- RECORDS
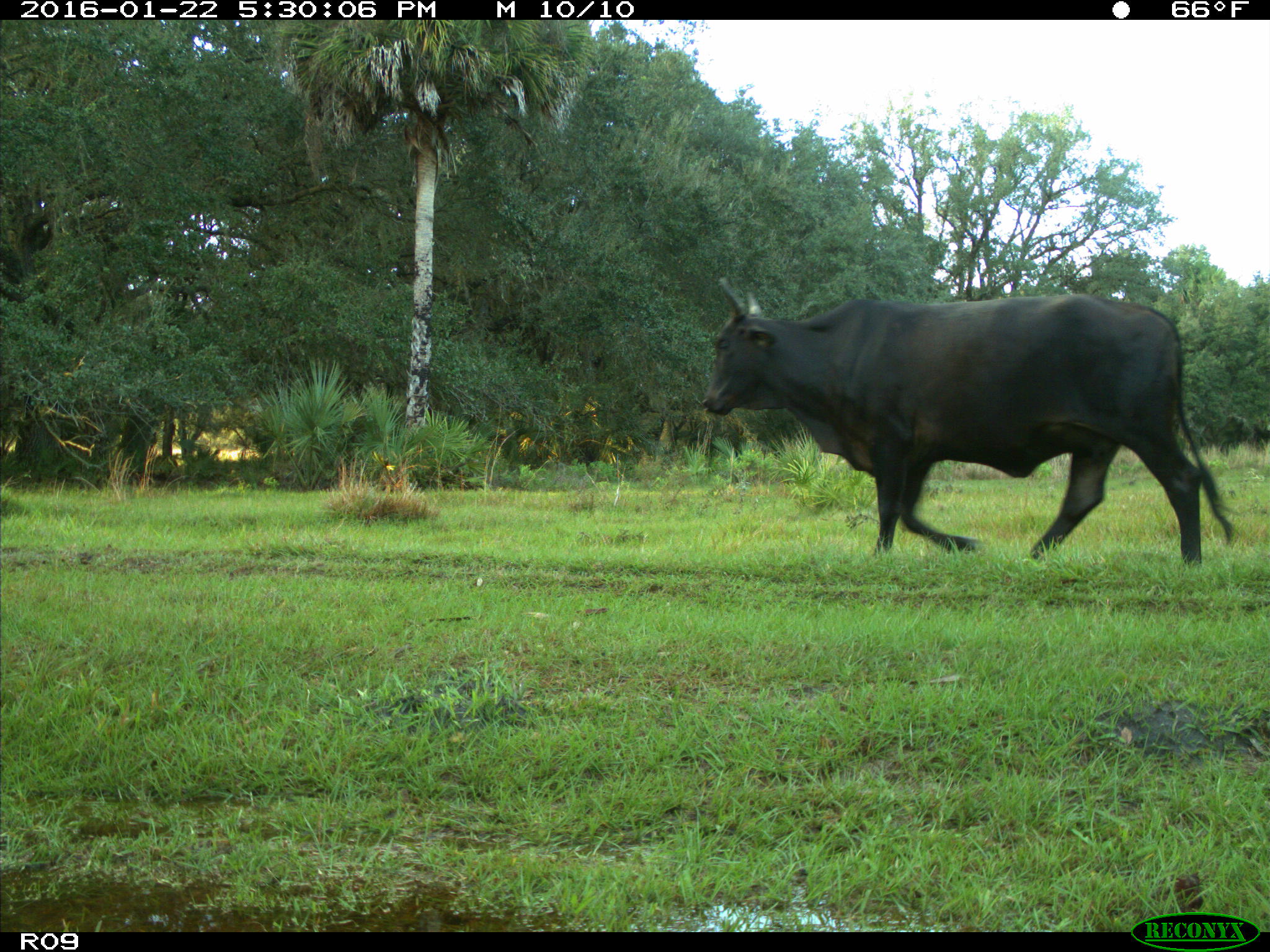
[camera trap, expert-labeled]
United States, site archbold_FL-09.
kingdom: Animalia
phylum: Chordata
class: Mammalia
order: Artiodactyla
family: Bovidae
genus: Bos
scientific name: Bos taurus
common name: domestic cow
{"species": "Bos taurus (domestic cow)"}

==

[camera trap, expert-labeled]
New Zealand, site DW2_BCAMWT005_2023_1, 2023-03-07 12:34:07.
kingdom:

- AIM OF THE EXERCISE
Your answer is a single number: how many lines in the listing above hold "site"?

- EXERCISE OUTPUT
2